**Written instruction A**
In the forum thread, to how many decimal places should the answer be rounded?

**Extract**
+++

Find the slope of the tangent line to the curve

[yanarains]

Find the slope of the tangent line to the curve

f(x)= 1/(1-ax)^n

at the point where x = 0.8.

With a = 9, and n = 3.
Round the answer to three decimal places.

OK, WELL I REALLY DONT THINK I EVEN KNOW HOW TO SET THIS UP BUT I WILL TRY PLEASE SOMEONE CORRECT MY MISTAKES!!!!

f(x)=[9(0.8)]^-3
f(x)=-3[9(0.8)]^-1-3
f(x)=-3[7.2]^-4
f(x)=4.59393658 ( I then will plug this number into the original equation for X)

f(x)=1/[1-9(4.59393658)]^3
=-49639.21983
I know that is completely wrong but this is how I am working the problem out.
Thank again for ALL the help![/u]

 

[stapel]

I REALLY DONT THINK I EVEN KNOW HOW TO SET THIS UP

I'm sorry to hear that you missed the class session(s) where derivatives and tangent lines were covered. :shock:

f(x)=[9(0.8)]^-3

If you plug everything in, you've got a constant function, and the derivative of a constant is zero. So the above cannot be valid.

Find the slope of the tangent line to the curve f(x)= 1/(1-ax)^n at the point where x = 0.8, With a = 9, and n = 3.

So the function is:

. . . . .f(x) = 1 / (1 - 9x)³ = (1 - 9x)^-3

Apply the Power Rule to differentiate. You should end up with:

. . . . .f'(x) = (27) / (1 - 9x)⁴

This gives you the slope of the curve at any point (x, f(x)). Now is when you plug in 0.8 for x. Simplify to find the value of the slope m at the point.

To find the tangent line, you of course need the actual point's coordinates. So plug in 0.8 for x, and find (x, y) = (0.8, f(0.8)). Once you have the point and the slope, you can find the straight-line equation, just like you learned back in algebra. :wink:

Hope that helps!

Eliz.

+++

**Written instruction B**
Print the records starting at the line that contains "How far from the shooting" and stopping after the last line of the records, with both ends included.

Spatial question records:
+++

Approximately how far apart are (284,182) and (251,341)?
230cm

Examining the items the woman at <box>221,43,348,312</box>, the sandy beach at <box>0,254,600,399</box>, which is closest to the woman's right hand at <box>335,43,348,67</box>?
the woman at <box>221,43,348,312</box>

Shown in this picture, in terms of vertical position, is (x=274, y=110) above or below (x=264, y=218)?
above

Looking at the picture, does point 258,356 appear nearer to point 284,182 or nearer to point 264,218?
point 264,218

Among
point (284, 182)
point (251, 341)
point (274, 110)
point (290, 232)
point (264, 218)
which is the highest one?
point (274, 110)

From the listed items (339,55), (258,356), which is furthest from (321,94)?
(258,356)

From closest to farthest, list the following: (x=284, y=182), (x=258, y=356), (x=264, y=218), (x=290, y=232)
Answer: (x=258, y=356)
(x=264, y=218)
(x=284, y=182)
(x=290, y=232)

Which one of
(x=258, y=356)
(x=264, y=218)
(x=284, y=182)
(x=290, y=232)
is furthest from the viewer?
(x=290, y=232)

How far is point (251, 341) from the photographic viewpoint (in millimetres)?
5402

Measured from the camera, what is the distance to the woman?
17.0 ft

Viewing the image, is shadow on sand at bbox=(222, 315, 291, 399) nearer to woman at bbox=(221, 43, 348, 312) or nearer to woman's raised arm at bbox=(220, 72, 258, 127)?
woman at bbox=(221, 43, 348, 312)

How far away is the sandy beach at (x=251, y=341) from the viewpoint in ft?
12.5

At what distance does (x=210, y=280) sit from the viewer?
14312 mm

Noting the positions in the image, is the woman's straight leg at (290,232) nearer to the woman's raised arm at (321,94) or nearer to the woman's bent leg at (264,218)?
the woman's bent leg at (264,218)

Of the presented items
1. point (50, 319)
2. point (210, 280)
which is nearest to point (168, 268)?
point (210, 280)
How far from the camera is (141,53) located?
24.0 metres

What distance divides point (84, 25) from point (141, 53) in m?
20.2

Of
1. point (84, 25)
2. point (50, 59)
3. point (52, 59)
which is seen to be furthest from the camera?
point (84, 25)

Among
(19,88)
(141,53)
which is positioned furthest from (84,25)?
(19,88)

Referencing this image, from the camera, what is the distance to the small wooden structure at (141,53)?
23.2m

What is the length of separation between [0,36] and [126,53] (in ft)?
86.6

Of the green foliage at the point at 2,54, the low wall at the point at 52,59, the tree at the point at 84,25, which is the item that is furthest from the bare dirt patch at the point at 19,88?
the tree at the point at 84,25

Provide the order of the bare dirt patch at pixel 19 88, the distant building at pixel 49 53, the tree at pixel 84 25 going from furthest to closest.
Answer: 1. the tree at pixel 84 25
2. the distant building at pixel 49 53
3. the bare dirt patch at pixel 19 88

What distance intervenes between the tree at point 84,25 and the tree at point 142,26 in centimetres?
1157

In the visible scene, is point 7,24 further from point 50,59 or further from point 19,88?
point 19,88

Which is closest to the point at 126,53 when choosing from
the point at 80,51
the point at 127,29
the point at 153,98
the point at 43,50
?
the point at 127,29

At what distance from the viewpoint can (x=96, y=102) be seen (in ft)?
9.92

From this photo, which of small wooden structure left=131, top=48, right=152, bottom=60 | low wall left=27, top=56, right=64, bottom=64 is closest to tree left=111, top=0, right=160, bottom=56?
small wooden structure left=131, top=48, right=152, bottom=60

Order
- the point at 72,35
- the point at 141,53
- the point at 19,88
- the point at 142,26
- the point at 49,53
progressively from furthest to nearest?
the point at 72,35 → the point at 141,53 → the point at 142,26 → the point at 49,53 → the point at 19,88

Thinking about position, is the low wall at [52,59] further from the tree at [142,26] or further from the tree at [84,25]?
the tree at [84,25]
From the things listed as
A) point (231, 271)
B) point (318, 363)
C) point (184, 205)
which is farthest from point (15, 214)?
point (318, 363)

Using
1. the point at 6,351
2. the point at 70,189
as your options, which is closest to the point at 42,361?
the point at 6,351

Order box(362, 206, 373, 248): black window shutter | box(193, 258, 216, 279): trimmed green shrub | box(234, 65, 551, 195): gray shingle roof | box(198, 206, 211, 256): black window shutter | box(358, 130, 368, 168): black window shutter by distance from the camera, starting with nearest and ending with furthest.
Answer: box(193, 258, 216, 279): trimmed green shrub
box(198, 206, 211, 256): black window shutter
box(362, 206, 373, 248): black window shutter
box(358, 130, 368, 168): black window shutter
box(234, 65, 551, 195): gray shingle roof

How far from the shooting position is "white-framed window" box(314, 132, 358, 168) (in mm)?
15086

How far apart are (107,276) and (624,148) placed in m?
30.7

+++

**Final result A**
Three decimal places.

**Final result B**
How far from the shooting position is "white-framed window" box(314, 132, 358, 168) (in mm)?
15086

How far apart are (107,276) and (624,148) placed in m?
30.7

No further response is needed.